From the article on Science Daily:

No patient who just got out of the hospital wants to end up there again soon. Whoever’s paying their hospital bills doesn’t want that either.

That’s why the Medicare system has started penalizing hospitals with the highest readmission rates for certain conditions. But a new study suggests that unlike hospital gowns, such penalties should not be one-size-fits-all.

In fact, the study shows, certain social, economic, disability and personal-care factors can make a major difference in the readmission risk of people who were recently hospitalized for heart failure, pneumonia or a heart attack.

And the factors that make the most difference vary greatly from condition to condition, and are largely not something a hospital can change through treatment.

For instance, pneumonia patients who already had trouble with multiple tasks like getting dressed or cooking food, or who needed paid help at home, before their hospital stay were the most likely of all pneumonia patients to be readmitted in the first 30 days after a hospitalization, the study shows.

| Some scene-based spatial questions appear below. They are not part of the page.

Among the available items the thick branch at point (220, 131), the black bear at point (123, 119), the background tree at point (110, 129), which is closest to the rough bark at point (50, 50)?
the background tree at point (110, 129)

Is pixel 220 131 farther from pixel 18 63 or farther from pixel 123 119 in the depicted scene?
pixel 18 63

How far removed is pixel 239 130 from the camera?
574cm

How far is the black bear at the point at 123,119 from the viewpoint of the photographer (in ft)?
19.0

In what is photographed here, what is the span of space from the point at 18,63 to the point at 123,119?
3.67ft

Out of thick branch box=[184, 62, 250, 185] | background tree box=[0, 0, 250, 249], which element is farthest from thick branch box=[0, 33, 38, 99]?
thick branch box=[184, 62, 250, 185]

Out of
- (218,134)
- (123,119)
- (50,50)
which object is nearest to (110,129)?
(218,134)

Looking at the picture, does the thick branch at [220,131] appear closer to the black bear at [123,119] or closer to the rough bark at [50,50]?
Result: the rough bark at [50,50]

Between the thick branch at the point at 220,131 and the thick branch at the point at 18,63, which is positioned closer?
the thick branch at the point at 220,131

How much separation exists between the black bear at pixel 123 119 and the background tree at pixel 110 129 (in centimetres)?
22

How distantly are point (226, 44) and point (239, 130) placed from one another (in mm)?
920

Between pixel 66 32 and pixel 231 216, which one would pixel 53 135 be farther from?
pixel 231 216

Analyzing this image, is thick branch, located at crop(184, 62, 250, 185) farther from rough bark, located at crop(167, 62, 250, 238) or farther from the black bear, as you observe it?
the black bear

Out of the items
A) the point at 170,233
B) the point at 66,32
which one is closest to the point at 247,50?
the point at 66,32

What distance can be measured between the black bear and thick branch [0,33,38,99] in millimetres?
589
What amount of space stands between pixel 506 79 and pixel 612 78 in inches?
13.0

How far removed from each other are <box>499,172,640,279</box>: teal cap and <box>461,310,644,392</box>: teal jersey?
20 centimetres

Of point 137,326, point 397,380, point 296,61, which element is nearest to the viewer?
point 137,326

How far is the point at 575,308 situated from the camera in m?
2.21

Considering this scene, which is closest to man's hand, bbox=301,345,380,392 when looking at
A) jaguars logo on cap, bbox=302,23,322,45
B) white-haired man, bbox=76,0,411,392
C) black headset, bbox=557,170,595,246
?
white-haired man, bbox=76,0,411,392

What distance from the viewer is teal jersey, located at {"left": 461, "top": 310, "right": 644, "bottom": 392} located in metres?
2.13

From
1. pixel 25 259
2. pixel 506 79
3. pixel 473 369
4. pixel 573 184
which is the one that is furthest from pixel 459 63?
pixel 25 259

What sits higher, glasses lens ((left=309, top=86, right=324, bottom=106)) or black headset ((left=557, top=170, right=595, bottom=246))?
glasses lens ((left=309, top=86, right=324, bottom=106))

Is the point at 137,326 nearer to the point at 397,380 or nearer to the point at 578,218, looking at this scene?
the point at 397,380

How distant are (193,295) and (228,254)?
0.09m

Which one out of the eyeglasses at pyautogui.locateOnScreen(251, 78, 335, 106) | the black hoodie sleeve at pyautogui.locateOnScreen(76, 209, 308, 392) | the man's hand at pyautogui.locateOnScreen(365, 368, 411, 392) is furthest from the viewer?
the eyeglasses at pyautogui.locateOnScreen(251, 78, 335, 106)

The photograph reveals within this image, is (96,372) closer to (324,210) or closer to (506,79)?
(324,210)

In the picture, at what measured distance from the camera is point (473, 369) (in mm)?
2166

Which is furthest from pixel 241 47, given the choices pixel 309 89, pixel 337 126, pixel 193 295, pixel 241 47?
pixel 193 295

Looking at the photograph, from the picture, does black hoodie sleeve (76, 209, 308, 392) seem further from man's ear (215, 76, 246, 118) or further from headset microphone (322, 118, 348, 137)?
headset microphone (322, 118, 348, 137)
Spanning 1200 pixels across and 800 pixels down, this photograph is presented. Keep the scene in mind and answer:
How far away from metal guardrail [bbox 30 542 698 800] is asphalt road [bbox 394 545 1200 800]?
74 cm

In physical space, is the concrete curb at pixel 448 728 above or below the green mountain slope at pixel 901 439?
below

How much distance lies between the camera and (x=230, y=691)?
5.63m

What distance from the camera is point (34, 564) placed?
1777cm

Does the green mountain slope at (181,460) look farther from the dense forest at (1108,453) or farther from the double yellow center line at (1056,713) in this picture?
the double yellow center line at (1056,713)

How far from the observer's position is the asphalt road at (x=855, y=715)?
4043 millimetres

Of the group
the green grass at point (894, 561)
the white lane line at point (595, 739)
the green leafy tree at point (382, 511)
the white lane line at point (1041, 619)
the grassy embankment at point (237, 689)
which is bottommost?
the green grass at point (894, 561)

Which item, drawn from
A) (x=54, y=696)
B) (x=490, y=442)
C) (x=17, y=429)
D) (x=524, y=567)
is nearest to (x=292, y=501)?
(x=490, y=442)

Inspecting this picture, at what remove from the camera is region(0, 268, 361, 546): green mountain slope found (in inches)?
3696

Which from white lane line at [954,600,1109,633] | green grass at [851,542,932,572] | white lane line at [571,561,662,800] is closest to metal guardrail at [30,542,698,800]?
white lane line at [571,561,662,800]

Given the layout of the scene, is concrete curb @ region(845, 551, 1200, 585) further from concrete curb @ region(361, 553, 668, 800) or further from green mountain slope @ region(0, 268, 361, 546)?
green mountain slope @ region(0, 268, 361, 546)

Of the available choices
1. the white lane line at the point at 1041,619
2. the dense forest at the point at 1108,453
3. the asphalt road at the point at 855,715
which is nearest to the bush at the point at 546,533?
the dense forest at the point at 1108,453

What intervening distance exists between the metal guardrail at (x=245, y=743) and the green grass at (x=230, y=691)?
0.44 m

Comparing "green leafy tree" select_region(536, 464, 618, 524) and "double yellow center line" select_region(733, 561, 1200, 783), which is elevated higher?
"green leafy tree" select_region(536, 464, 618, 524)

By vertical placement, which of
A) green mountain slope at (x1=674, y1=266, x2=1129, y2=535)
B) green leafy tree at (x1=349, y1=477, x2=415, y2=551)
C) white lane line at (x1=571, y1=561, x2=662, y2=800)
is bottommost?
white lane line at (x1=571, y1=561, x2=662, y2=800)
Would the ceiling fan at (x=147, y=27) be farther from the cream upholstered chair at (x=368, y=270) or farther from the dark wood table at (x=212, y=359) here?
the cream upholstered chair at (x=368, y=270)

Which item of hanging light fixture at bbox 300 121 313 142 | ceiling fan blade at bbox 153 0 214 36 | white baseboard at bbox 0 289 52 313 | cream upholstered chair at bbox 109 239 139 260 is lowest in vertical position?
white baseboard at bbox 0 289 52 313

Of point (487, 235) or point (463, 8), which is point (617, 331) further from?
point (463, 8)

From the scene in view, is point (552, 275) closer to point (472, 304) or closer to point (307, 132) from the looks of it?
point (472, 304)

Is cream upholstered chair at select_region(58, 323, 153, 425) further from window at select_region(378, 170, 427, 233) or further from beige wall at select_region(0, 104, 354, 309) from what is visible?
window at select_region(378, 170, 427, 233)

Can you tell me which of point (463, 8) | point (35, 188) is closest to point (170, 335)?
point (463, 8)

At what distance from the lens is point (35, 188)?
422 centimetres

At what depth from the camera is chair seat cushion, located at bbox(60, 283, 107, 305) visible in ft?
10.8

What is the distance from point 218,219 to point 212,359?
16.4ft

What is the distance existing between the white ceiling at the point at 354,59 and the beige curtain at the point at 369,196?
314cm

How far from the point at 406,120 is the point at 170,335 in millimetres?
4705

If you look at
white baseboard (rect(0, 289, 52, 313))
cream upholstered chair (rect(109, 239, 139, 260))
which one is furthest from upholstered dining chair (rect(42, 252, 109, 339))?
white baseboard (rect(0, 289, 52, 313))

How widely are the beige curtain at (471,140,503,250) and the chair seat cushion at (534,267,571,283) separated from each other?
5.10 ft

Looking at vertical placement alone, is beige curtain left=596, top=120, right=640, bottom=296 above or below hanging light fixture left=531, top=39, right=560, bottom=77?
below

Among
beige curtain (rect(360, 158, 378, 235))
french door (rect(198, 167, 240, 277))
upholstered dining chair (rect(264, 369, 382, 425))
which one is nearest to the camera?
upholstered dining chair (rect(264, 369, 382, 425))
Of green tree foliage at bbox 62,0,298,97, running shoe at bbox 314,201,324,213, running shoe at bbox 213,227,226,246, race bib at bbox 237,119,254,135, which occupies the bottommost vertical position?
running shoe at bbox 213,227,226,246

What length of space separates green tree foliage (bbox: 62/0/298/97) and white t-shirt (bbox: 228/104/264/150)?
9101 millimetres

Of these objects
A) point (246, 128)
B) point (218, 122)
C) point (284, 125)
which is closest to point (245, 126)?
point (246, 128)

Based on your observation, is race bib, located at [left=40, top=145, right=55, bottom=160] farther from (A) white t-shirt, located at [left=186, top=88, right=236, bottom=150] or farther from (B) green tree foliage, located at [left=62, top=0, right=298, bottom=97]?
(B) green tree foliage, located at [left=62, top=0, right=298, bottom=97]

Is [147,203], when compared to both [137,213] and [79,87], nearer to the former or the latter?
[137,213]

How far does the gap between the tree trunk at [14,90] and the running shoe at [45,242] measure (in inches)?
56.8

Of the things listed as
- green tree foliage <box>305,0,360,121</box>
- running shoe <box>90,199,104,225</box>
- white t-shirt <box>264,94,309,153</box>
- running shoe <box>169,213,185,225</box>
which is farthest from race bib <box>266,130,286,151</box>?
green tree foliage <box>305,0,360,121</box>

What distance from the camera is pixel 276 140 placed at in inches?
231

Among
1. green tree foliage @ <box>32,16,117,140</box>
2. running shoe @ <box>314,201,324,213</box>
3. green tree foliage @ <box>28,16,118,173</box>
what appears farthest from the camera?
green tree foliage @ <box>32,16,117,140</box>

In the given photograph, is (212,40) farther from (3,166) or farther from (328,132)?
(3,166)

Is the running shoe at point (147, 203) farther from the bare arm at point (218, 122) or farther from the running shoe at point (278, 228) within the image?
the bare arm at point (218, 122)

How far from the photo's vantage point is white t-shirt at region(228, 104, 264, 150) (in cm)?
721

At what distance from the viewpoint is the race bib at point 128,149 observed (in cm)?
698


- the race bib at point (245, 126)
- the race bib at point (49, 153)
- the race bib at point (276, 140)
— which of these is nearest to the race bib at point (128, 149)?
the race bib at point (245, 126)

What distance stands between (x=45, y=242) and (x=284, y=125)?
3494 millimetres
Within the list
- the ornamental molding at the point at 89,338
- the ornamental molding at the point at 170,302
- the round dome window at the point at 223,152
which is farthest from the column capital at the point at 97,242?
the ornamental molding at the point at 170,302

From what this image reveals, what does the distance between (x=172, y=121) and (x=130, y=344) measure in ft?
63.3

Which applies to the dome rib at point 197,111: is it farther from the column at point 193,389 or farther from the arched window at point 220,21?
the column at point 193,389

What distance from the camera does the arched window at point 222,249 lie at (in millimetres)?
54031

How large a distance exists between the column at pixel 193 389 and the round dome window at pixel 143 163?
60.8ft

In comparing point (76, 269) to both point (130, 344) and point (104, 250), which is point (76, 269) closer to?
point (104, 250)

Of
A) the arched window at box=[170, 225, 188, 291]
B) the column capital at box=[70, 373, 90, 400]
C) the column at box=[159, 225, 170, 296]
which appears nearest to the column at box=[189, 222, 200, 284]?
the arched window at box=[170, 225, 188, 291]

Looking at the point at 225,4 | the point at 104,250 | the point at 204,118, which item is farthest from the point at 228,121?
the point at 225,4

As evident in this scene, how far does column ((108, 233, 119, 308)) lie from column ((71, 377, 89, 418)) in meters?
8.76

But for patients with heart failure, that kind of functional difficulty didn’t matter as much as money, family and race. Those who had a higher wealth level or adult children had a much lower chance of readmission — while simply being African American increased the risk of another hospital stay.

And for heart attack survivors, the most important factors boosting their chance of readmission were whether they had been in a nursing home before their hospital stay, and whether their hospital cared for a high percentage of minority patients.

The results, published in the Journal of General Internal Medicine, come from a team from the University of Michigan Medical School and Institute for Healthcare Policy and Innovation, and the VA Ann Arbor Healthcare System. They used data from the Health and Retirement Study, based at the U-M Institute for Social Research, and from Medicare, and looked at 10 measures of disability and what are called “social determinants of health.”